Los niños palestinos duelen…los ojos vacíos,
el pavor de lo que pasa y el gritar entre otros gritos,
después, el terror y una mueca extraña eternizada de muerte…
Niños de manitos tiernas, que aún no han tomado un lápiz, ni dibujado un sol ni una paloma,
que aún no han amado, ni han podido cerrar sus puños, de impotencia…
Los han matado sin más…profanando sus cuerpos con tormentos,
y la sangre corriendo entre sus dedos, penetrando en sus uñas yertas.
Dientes asomados que se ensucian con la sangre dulzona que se ha vuelto reseca,
lágrimas con tierra, largas agonías,
cuerpos mutilados y sueños sin poder ser soñados ya por ellos…

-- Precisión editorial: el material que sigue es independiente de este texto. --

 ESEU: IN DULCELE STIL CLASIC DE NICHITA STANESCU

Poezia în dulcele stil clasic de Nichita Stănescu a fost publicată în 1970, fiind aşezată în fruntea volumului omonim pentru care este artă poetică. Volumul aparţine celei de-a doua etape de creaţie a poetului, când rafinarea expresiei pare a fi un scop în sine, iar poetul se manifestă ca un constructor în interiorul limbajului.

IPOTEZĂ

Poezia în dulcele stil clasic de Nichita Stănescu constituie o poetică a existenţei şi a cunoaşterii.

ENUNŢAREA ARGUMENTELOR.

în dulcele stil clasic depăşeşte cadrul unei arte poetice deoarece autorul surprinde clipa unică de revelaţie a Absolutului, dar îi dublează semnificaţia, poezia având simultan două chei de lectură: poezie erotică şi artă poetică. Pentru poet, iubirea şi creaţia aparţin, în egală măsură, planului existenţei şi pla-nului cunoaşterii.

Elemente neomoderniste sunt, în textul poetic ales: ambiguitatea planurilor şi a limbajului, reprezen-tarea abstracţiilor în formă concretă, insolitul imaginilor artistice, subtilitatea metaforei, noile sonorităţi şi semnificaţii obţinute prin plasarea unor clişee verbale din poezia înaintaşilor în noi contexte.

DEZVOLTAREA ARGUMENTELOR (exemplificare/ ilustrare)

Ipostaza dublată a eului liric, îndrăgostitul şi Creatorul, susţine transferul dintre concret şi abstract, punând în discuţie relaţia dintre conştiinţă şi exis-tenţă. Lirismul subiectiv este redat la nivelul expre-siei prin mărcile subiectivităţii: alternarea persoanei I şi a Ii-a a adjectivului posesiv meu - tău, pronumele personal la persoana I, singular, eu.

Más allá, ojos vidriosos con alguna lágrima que no terminó de resbalar hacia el vacío,
tuvo miedo,
al ver esos cuerpos crispados ante la destrucción violenta.
¡Son niños!
Aún jugaban con amigos invisibles y observaban su alrededor con asombro,
aún les faltaba comprender que sucedía y sin embargo,
los exterminó en un segundo la guerra,
los bombardearon, agujerearon sus cuerpos, mataron a sus padres,
destrozaron sus pertenencias…
Eran niños iniciando sus destinos, comenzando a ver las nubes, los pájaros en círculos en días apacibles, las estrellas….y de pronto….
Desde ese mismo cielo, sin conocer aún nada de la vida,
conocieron la brutalidad inexplicable de los hombres en las guerras.